Beitragvon Faber » Fr 3. Sep 2010, 20:42

Ich habe gerade im Forum gestöbert und folgende Ausführungen von Joachim (wieder-) gefunden:

Joachim hat geschrieben:In der SRT tritt solch ein Effekt [kontinuierliche mechanische Verformung eines rotierenden, lorentzkontrahierten, ellipsenförmigen Rades aus Sicht eines entsprechenden Beobachters] nicht auf. Im Ruhesystem der Nabe ist das rotierende Rad schon aus Symmetriegründen rund. Jedes andere Koordinatensystem stellt lediglich eine Umbenennung der Raum- und Zeitkoordinaten dar und eine Umbenennung von Punkten ändert (ich wiederhole mich) an der Kinematik gar nichts. Die Ellipsenform des Rades in anderen Koordinaten resultiert tatsächlich nur daher, dass man die Zeitachse anders legt. man schneidet die Rad-Weltlinien-Wurst einfach in einem anderen Winkel an. Eine kreisrunde Wurst wird auch nicht zu einer elliptischen, nur weil man sie anders anschneidet. Aber die Scheiben sind (sogar real) größer. Ebenso erscheinen die Räder, in einem zu ihnen bewegten Koordinatensystem, beschrieben elliptisch, ohne dass sie deshalb verformt werden müssten.

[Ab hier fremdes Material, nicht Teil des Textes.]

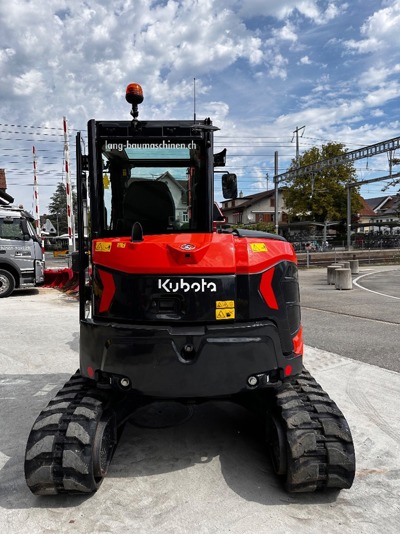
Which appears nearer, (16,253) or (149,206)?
(149,206)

Dies bedeutet nichts anderes, als dass ein Beobachter, der ein relativ bewegtes Objekt mittels einsteinscher Lichtmessmethode vermisst, Mist misst. Bzw. er muss halt die entsprechende Mathematik anwenden, um aus seinen Messergebnissen die wahren Verhältnisse ermitteln zu können. Dazu muss er die Relativgeschwindigkeit kennen. Diese zu ermitteln, stellt im Vergleich mit der einsteinschen Lichtmessmethode keine technische Herausforderung dar.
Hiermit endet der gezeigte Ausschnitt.